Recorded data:
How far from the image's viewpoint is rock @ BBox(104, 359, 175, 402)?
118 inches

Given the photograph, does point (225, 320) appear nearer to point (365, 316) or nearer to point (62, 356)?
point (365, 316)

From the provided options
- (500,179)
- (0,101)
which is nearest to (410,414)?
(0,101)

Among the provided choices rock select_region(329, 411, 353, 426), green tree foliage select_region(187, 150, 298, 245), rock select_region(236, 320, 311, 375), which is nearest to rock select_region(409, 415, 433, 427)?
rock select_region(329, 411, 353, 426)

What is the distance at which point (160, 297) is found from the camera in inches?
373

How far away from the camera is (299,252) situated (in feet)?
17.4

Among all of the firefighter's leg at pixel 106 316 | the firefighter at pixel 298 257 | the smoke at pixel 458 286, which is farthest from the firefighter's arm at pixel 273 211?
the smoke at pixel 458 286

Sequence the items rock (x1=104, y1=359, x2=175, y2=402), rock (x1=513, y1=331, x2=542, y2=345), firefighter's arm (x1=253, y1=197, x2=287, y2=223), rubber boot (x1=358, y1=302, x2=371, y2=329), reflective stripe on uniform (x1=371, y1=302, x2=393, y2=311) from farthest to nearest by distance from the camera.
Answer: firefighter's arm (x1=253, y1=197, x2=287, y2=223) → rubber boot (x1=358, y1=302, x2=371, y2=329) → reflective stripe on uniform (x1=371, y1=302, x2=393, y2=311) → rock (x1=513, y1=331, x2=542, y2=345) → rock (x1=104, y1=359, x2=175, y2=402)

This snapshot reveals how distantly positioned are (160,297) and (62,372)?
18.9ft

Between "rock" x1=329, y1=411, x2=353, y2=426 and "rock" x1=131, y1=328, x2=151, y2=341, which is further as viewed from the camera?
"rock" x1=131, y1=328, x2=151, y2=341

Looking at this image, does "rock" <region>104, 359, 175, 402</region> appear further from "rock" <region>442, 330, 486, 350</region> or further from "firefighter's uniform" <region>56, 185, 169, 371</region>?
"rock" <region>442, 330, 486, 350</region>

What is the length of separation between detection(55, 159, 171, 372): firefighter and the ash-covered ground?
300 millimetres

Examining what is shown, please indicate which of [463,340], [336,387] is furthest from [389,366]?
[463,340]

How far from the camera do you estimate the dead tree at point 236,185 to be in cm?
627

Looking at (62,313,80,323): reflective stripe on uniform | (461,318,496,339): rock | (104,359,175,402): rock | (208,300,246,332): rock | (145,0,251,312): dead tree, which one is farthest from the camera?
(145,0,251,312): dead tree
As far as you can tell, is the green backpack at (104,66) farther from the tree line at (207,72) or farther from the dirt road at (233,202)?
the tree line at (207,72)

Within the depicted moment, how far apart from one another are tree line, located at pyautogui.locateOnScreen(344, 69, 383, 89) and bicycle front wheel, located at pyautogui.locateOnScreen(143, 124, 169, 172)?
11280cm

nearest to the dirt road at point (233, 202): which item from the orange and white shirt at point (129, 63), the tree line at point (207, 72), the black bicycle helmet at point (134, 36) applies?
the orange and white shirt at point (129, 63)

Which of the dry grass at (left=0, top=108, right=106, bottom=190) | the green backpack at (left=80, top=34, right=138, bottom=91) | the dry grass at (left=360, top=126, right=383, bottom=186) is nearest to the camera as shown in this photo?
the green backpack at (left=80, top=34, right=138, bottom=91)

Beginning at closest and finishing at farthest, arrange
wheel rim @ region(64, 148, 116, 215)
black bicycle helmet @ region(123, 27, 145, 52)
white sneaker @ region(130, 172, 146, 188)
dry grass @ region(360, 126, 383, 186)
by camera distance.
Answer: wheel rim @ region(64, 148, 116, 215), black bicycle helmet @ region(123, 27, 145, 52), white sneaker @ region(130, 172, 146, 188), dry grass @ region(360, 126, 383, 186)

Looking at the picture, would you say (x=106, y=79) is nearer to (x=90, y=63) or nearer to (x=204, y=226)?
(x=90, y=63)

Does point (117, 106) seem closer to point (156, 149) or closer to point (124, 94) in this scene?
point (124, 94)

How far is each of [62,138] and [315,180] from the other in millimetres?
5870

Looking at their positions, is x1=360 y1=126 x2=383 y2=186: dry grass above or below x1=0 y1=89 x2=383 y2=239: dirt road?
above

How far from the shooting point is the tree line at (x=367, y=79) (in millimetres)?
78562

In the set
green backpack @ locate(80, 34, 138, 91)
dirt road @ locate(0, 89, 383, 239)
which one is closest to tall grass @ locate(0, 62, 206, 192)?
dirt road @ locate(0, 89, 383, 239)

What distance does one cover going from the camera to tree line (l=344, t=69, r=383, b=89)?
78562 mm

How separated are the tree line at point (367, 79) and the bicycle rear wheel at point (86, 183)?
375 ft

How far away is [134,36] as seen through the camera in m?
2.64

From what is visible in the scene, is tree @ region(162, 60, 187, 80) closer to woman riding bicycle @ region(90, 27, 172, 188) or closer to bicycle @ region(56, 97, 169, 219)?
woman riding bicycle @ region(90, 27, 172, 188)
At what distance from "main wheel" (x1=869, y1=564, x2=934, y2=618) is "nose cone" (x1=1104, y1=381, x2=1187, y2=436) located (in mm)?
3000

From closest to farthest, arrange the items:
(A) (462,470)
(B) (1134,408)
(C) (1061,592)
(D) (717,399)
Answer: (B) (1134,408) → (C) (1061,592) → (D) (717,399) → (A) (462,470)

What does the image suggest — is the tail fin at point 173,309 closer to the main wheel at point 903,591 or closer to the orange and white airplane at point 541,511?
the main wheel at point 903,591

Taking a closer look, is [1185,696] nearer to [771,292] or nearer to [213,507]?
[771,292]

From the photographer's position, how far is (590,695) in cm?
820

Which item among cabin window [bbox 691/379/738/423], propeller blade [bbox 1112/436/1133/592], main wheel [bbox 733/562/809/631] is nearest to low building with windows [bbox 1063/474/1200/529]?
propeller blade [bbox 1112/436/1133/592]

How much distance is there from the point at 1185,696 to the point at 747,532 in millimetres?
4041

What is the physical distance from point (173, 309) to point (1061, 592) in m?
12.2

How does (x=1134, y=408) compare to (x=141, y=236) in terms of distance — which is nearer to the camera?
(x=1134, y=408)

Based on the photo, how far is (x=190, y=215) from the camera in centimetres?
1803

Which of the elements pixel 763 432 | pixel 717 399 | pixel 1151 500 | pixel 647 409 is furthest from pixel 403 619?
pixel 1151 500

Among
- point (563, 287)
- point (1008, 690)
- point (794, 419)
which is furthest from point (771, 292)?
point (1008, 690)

**Stated exercise:**
Copy everything from the line containing "How does (x=1134, y=408)" down to the end of the rows, requests included. In the answers only, multiply every number (coordinates and distances) by 2.6 and round to whole numbers, with halves rounded up.

**Answer for the task:**
How does (x=1134, y=408) compare to (x=141, y=236) in terms of distance — which is nearer to the camera?
(x=2948, y=1061)

Based on the photo, how far is (x=190, y=215) from the camera in centimetres?
4688

Which of the elements pixel 763 432 | pixel 717 399 | pixel 1151 500 | pixel 647 409 is furthest from pixel 403 619?
pixel 2993 1300

Among
- point (563, 287)
- point (1008, 690)
- point (794, 419)
which is furthest from point (771, 292)?
point (2621, 1794)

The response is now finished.